Menyadari bahwa tanda-tanda kerusakan Bumi semakin nyata, para peneliti telah menemukan perubahan yang mengkhawatirkan dalam sirkulasi Atlantic Meridional Overturning Circulation (AMOC) di Samudra Atlantik. Melalui model komputer dan data masa lalu, peneliti telah mengidentifikasi perubahan mendadak dalam AMOC, yang tidak terjadi dalam lebih dari 10 ribu tahun. AMOC, yang merupakan arus teluk penting, bertanggung jawab atas distribusi panas, karbon, dan nutrisi di seluruh Bumi, mempengaruhi pemanasan global yang disebabkan oleh aktivitas manusia.
Menurut penelitian, AMOC telah mengalami penurunan signifikan sejak tahun 1950, mencapai titik terlemah dalam satu milenium. Diperkirakan bahwa perubahan suhu laut mencapai titik kritis antara tahun 2025-2095, meskipun ada penolakan terhadap temuan tersebut dari Kantor Meteorologi Inggris. Keruntuhan AMOC juga diperkirakan akan menyebabkan perubahan musim hujan dan kemarau di Amazon, serta variasi suhu yang tidak stabil di seluruh dunia, dengan wilayah tertentu menjadi lebih hangat atau lebih dingin dari sebelumnya.

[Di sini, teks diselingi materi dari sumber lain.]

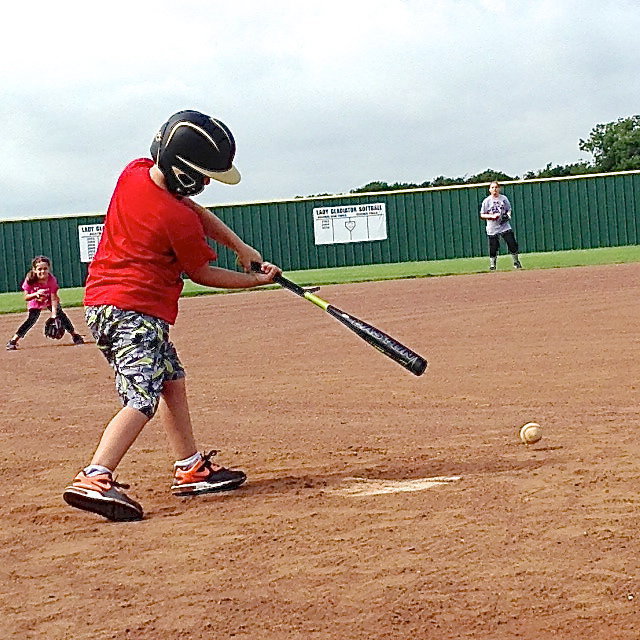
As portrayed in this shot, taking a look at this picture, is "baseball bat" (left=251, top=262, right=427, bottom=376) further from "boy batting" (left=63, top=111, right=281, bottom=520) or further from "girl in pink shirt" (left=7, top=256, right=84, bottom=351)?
"girl in pink shirt" (left=7, top=256, right=84, bottom=351)

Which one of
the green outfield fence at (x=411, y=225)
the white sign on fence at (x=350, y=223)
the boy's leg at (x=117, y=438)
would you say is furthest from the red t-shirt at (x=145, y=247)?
the white sign on fence at (x=350, y=223)

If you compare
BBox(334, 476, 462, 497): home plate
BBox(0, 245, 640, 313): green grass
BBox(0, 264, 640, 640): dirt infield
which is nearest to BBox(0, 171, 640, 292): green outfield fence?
BBox(0, 245, 640, 313): green grass

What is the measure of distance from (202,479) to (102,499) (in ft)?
2.37

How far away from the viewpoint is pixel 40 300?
1620cm

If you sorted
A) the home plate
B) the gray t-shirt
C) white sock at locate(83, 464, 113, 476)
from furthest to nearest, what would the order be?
the gray t-shirt < the home plate < white sock at locate(83, 464, 113, 476)

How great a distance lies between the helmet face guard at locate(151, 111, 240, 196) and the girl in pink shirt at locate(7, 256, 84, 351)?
32.0 ft

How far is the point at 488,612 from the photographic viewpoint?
13.0 ft

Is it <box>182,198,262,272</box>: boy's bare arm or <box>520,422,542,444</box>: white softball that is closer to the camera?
<box>182,198,262,272</box>: boy's bare arm

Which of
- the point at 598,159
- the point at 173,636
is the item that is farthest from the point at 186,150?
the point at 598,159

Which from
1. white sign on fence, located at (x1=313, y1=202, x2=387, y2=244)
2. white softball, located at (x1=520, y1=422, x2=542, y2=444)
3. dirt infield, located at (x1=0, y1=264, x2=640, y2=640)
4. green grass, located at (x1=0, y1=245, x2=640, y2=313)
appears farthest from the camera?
white sign on fence, located at (x1=313, y1=202, x2=387, y2=244)

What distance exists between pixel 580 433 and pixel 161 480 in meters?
2.42

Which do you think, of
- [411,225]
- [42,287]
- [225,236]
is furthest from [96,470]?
A: [411,225]

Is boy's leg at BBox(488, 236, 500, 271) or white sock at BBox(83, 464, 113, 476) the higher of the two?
boy's leg at BBox(488, 236, 500, 271)

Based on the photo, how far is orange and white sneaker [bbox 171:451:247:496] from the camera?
6.06 metres
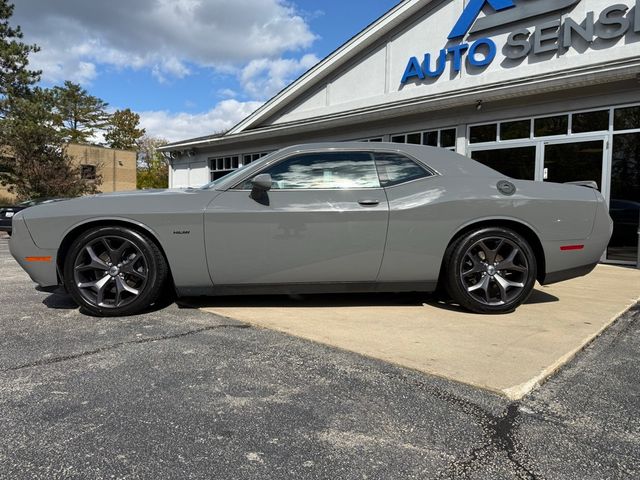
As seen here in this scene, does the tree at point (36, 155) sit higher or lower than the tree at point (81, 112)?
lower

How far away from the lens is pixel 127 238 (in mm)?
3758

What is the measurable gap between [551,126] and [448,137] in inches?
84.7

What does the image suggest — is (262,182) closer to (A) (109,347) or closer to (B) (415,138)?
(A) (109,347)

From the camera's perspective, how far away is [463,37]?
11.3 meters

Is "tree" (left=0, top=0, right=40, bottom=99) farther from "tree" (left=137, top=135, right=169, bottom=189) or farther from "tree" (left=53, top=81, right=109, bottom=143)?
"tree" (left=53, top=81, right=109, bottom=143)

Data terbaru dari Layanan Perubahan Iklim Copernicus (C3S) menunjukkan bahwa suhu Bumi pada Januari 2025 telah melebihi 1,75 derajat Celsius dari era pra-industri. Panel Antarpemerintah untuk Perubahan Iklim (IPCC) memperkirakan bahwa Bumi akan melampaui ambang batas pemanasan global 1,5 derajat Celsius dalam 10 tahun ke depan, memberikan urgensi pada upaya pengurangan emisi karbon. Sekretaris Jenderal PBB Antonio Guterres menekankan pentingnya target netral karbon yang lebih agresif untuk mencegah konsekuensi lebih lanjut dari pemanasan global.
Semua ini menunjukkan bahwa perubahan iklim telah menjadi kenyataan yang tidak dapat diabaikan. Masyarakat global harus segera bertindak untuk mengurangi dampak pemanasan global, karena setiap kenaikan suhu kecil dapat memiliki dampak yang besar pada Bumi. Di tengah cuaca ekstrem yang semakin sering terjadi, penting bagi negara-negara untuk bahu-membahu dalam merespons krisis lingkungan global yang semakin mendesak.